Warren asked the generals: “[Are] the acts of the State Department and other civilian agencies [in these regions]are a waste of time and money?” Both men said no.

Votel and Waldhauser said the military could not succeed in its mission to combat extremism without the State Department and USAID.

Waldhauser said military strategy in Africa is a “long-term, regionally focused approach” to stability.

“Together, we work to address the root causes of violent extremism, lack of accountable government systems, poor education opportunities and social and economic deficiencies,” he said.

Waldhauser also said that extremist groups take advantage of instability and poverty to make gains in Africa.

In Somalia, corruption and famine have left the country vulnerable to extremist groups like Al Shabab and the Islamic State “making inroads,” Waldhauser said.

Boko Haram is still active in Nigeria, and Islamic State-related groups have emerged in other western African countries.

Diplomacy and assistance should focus on the youth bulge in Africa, said Waldhauser, who called demographics one of the biggest challenges.

About 40 percent of the continent’s population is under the age of 15, according to a 2015 report from the United Nations Economic Commission for Africa.

The United States should work to create economic opportunities, Waldhauser said, which would stop extremist groups from exploiting the vulnerabilities of young men in the region.

“[The U.S.] could knock out Boko Haram tomorrow, but the reason people joined the group is because they needed a job,” he said. “They needed a livelihood.”

Votel agreed with Waldhauser that the military must work with the “soft power” of diplomacy and development aid.
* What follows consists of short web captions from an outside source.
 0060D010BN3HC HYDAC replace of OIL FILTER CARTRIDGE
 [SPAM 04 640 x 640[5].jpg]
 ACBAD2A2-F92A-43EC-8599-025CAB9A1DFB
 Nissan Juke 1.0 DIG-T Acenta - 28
“No other country in the world has a military with a greater ability than the U.S.,” Votel said. “However, a solely military response is not sufficient. We must continue to look for ways to further enhance our effectiveness.”

Warren said she was confident that the United States would be able to defeat the Islamic State, but asked Votel about Syria after that. “We need to be careful that we don’t create an environment that breeds the next generation of extremists [in Syria],” she said.
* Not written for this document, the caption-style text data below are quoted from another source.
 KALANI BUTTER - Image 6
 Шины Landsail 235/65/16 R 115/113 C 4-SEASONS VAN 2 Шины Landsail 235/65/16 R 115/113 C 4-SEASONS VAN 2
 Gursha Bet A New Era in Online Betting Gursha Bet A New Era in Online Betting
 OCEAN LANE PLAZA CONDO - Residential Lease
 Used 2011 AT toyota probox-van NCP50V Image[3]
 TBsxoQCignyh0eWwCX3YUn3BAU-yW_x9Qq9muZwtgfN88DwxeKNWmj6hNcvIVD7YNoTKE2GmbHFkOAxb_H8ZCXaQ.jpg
Votel agreed that the United States had to “follow military operations against [the Islamic State]with good local governance, humanitarian aid, restoring amenities and local hold forces.”

He said the State Department would have a crucial role in establishing many of those programs.

Ultimately, the generals both said that despite U.S. military might, diplomacy and foreign aid were still required.

“We can knock off all of [the Islamic State]and Boko Haram this afternoon, but by the end of the week, those ranks would be filled,” Waldhauser said. “I’m not the first to say we can’t kill our way to victory.”